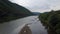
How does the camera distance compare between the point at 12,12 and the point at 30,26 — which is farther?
the point at 12,12

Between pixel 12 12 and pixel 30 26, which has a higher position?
pixel 12 12

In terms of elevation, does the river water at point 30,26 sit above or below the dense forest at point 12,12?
below

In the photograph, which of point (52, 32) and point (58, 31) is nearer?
point (58, 31)

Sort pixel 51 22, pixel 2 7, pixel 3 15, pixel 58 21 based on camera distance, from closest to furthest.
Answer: pixel 58 21 → pixel 51 22 → pixel 3 15 → pixel 2 7

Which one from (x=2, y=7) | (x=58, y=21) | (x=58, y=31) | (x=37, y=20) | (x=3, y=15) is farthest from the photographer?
(x=2, y=7)

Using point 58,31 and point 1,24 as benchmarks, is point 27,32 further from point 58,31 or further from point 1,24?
point 1,24

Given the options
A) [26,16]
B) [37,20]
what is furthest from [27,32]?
[37,20]

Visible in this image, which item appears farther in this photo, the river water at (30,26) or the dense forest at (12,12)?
the dense forest at (12,12)

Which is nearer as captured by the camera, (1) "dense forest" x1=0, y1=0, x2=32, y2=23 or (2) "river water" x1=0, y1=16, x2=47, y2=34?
(2) "river water" x1=0, y1=16, x2=47, y2=34

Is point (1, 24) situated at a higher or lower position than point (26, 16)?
lower

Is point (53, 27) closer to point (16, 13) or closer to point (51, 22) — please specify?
point (51, 22)

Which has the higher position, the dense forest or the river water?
the dense forest
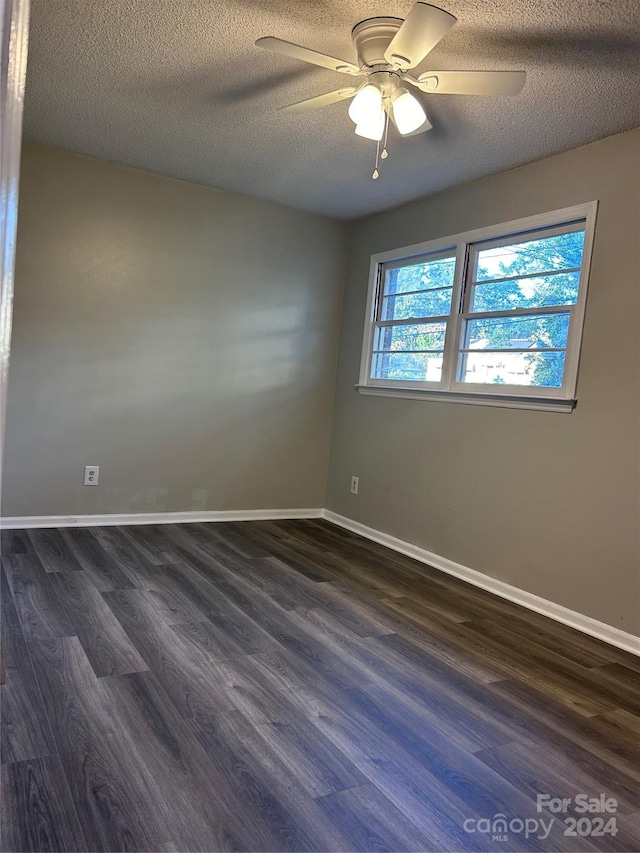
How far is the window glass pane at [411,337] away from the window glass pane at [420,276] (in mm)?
264

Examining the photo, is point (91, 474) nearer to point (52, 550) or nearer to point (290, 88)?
point (52, 550)

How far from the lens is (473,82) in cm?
204

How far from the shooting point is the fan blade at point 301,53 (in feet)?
6.22

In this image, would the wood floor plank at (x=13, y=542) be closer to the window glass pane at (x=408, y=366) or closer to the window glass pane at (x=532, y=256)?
the window glass pane at (x=408, y=366)

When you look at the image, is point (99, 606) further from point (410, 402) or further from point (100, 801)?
point (410, 402)

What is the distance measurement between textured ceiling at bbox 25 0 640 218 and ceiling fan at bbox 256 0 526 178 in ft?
0.32

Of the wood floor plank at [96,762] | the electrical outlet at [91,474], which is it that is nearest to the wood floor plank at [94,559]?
the electrical outlet at [91,474]

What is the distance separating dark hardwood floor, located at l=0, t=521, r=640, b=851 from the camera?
1.42 metres

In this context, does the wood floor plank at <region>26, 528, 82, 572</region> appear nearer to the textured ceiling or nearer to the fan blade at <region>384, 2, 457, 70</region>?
the textured ceiling

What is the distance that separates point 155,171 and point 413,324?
197cm

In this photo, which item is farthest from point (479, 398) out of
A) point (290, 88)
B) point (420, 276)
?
point (290, 88)

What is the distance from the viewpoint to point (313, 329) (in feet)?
15.1

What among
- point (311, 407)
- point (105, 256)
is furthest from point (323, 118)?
point (311, 407)

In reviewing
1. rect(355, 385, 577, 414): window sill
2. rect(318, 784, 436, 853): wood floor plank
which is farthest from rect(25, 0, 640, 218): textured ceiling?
rect(318, 784, 436, 853): wood floor plank
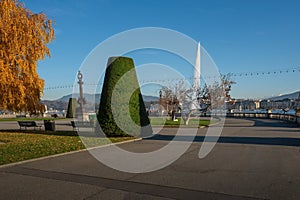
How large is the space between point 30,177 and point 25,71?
9.49 metres

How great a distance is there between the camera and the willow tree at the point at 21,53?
14195 mm

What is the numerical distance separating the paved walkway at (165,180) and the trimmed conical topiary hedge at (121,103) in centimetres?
617

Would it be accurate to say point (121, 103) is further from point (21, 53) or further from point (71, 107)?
point (71, 107)

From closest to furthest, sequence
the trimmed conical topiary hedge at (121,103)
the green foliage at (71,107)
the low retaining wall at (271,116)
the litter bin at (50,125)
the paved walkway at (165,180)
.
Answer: the paved walkway at (165,180) → the trimmed conical topiary hedge at (121,103) → the litter bin at (50,125) → the low retaining wall at (271,116) → the green foliage at (71,107)

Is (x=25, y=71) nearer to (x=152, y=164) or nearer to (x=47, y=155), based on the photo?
(x=47, y=155)

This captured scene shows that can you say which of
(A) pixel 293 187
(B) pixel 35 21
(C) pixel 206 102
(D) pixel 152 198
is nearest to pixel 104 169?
(D) pixel 152 198

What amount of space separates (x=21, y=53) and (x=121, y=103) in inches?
240

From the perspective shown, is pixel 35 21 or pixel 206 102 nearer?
pixel 35 21

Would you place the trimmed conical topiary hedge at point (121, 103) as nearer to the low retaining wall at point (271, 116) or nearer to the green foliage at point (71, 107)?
the low retaining wall at point (271, 116)

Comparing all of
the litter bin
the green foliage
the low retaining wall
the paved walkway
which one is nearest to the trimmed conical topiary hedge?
the paved walkway

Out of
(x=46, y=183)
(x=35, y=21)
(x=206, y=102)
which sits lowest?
(x=46, y=183)

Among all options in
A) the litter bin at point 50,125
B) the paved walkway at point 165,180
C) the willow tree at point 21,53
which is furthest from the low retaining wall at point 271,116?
the willow tree at point 21,53

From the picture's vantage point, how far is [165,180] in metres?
6.62

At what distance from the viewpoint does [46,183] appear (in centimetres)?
647
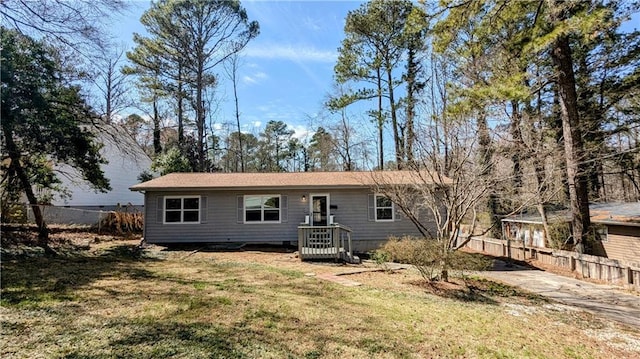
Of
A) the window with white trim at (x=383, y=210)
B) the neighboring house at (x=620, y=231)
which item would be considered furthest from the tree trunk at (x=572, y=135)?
the window with white trim at (x=383, y=210)

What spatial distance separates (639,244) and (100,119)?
18499 millimetres

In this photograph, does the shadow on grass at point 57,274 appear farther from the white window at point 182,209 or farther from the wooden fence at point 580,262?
the wooden fence at point 580,262

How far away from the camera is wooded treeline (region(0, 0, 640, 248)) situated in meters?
7.88

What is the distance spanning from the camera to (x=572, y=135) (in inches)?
393

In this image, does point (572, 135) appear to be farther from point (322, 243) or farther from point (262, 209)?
point (262, 209)

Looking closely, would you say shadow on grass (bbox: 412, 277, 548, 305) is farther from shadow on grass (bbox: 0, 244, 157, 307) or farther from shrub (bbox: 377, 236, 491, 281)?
shadow on grass (bbox: 0, 244, 157, 307)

Aim |
Arrange the material from the line containing "What is the distance that" through the line containing "9.49 metres" as a Markdown table with two columns, Row and Entry. Number each line and omit blank lines and pictures.

The output |
| Row | Entry |
|---|---|
| 1 | What is the distance that separates point 155,171 and point 413,324? |
| 2 | 197cm |
| 3 | In this photo, which item is farthest from point (479, 398) out of |
| 4 | A) point (290, 88) |
| 5 | B) point (420, 276) |
| 6 | ? |
| 7 | point (290, 88) |
| 8 | What is the distance from the viewpoint to point (313, 329) (in feet)? |
| 9 | 15.1 |
| 10 | What among |
| 11 | - point (311, 407) |
| 12 | - point (105, 256) |
| 13 | is furthest from point (323, 118)? |
| 14 | point (311, 407) |
| 15 | In reviewing |
| 16 | 1. rect(355, 385, 577, 414): window sill |
| 17 | 2. rect(318, 784, 436, 853): wood floor plank |
| 18 | which is farthest from rect(25, 0, 640, 218): textured ceiling? |
| 19 | rect(318, 784, 436, 853): wood floor plank |
| 20 | How large is the space between point 30,177 and point 25,71? |
| 21 | 9.49 metres |